**Item da tarefa A:**
Segundo o texto sobre a destruição em Tumbuctu, quantos hazaras foram massacrados no Paquistão?
**Item da tarefa B:**
Reproduza o trecho do texto sobre a destruição em Tumbuctu entre "Anônimo disse..." e "passar a mosquée.", inclusive.

**Trecho do texto:**
################

07 julho 2012

Destruição iconoclasta e globalizante em Tumbuctu

Capture d'écran d'une vidéo montrant la destruction d'un mausolée, à Tombouctou, par des membres d'Ansar Eddine.

Eis aí o que restou de um templo religioso de 500 anos, em Tumbuctu, Mali: um bloco de pedras sem forma - e sem alma. Destruído pela loucura de grupos que se dizem "defensores do Islã". É a mesma fúria iconoclasta que destruiu, no Afeganistão, há uns dez anos, os bi-milenários budas de Bamiyan



Detalhe: o monumento foi construído pelo próprio Islã, era uma mesquita, sempre consagrada ao islamismo - porém, como foi produzida há 500 anos, também conservava símbolos advindos do artesanato ancestral das populações do lugar.

Hoje, pelo que informam, a destruição continua. Vários mausoléus muitas vezes centenários estão sendo destruídos, aos gritos de "Allah Akbar".

O desejo dessa gente é "uniformizar" o islã. Seria isso uma nova forma de globalização? Um novo sintoma da globalização?

A mesma febre de ignorância destrói pessoas. Recentemente cerca de 700 hazaras, um povo islamita extremamente piedoso - e, portanto, fora do padrão dominante no islã político - foi massacrado no Paquistão. E há vários outros massacres recentes, simplesmente ignorados pela grande mídia - como o dos hamadi e dos zikri, povos islamistas que também fogem, de alguma maneira, ao islã purista, integralista e selvagem.






3 comentários:

Rz disse...

Inacreditável! E pensar que na África ao sul do Sahara floresceu um Islã dos mais interessantes!

Anônimo disse...

A tradução da palavra francesa "mosquée" é "mesquita".

Fabio Fonseca de Castro disse...

Obrigado, corrigirei no texto. Li a notícia em francês e a comentei, numa tradução livre, deixando passar a mosquée.

################

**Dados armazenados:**
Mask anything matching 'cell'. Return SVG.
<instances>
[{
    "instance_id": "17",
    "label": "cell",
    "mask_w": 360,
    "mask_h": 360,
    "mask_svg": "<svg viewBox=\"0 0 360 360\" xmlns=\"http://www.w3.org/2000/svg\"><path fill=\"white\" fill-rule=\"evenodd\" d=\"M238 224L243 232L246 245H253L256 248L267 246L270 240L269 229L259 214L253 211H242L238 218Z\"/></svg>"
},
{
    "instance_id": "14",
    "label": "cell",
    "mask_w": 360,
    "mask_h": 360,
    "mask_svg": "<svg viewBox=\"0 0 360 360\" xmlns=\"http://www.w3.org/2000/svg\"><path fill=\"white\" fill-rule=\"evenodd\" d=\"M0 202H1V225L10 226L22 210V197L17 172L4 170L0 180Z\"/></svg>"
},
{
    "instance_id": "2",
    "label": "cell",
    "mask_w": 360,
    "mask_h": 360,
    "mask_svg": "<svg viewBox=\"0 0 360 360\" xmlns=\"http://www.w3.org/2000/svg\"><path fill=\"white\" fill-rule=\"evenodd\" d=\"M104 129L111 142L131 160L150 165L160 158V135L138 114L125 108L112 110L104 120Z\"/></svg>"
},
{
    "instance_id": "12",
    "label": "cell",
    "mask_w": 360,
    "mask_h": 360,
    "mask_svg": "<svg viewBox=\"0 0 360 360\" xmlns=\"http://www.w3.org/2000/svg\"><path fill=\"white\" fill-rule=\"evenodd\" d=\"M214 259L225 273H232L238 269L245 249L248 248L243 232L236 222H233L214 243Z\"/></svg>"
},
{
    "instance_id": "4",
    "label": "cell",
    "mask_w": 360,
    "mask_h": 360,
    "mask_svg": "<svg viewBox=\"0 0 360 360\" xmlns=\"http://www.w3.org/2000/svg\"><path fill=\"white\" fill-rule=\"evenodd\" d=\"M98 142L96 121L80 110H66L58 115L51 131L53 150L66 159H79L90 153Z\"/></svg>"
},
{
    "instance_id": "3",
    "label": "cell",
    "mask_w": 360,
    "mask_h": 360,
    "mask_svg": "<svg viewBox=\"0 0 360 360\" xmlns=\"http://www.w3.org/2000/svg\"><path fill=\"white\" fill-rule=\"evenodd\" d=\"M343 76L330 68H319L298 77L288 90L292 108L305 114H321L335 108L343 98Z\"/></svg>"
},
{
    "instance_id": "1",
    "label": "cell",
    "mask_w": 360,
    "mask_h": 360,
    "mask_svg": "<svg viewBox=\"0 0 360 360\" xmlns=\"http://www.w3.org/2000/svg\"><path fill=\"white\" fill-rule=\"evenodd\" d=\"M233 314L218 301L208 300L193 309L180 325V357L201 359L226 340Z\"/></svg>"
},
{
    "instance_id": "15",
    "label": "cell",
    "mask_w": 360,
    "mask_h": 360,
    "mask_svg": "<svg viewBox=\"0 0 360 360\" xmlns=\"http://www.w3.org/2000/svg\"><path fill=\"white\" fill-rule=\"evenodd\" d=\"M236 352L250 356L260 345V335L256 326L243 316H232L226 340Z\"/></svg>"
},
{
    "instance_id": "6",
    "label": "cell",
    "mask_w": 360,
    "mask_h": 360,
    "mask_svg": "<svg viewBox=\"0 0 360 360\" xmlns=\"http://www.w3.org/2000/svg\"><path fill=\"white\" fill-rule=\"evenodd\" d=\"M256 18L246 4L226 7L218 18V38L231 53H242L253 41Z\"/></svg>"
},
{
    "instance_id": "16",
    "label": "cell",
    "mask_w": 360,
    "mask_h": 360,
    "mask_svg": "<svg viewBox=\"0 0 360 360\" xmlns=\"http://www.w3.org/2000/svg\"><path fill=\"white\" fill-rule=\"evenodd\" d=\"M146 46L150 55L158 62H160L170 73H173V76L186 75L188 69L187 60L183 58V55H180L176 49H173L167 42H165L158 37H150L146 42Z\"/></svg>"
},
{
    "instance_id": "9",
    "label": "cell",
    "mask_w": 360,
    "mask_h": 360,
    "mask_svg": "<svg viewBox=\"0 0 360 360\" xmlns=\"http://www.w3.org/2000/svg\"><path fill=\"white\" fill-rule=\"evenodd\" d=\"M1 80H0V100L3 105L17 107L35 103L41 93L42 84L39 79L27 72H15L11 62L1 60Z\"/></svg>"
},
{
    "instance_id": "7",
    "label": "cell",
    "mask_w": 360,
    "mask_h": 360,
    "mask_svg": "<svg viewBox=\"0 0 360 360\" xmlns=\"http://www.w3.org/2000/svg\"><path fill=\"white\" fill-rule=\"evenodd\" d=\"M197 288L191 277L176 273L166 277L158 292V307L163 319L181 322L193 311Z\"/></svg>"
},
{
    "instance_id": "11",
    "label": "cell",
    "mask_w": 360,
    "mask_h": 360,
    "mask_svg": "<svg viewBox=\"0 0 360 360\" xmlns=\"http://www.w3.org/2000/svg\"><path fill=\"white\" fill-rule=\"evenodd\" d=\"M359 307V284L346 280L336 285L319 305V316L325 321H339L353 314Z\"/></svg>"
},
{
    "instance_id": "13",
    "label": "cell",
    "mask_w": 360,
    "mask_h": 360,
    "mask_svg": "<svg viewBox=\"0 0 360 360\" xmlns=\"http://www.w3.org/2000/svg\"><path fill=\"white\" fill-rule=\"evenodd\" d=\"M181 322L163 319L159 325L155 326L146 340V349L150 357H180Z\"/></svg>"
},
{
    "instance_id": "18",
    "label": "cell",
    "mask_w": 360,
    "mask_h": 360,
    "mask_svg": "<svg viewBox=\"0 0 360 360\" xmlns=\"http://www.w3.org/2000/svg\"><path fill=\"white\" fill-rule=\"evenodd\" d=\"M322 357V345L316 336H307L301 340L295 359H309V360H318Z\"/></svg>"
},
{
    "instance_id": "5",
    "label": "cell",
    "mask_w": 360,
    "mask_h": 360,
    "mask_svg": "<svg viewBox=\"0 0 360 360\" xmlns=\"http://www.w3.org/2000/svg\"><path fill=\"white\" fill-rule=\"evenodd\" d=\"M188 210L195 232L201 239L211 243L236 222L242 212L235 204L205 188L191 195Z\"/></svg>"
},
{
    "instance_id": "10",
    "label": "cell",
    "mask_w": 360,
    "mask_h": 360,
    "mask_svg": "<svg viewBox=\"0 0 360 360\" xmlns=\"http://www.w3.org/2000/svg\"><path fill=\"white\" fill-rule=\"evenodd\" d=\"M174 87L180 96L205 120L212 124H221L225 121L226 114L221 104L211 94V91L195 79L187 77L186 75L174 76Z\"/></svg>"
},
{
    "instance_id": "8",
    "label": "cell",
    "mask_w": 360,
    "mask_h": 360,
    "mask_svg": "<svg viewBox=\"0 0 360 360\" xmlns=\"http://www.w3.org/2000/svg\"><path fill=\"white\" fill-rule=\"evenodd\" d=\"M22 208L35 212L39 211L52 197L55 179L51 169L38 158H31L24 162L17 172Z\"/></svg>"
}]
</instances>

################

**Resposta redigida A:**
Cerca de 700.

**Resposta redigida B:**
Anônimo disse...

A tradução da palavra francesa "mosquée" é "mesquita".

Fabio Fonseca de Castro disse...

Obrigado, corrigirei no texto. Li a notícia em francês e a comentei, numa tradução livre, deixando passar a mosquée.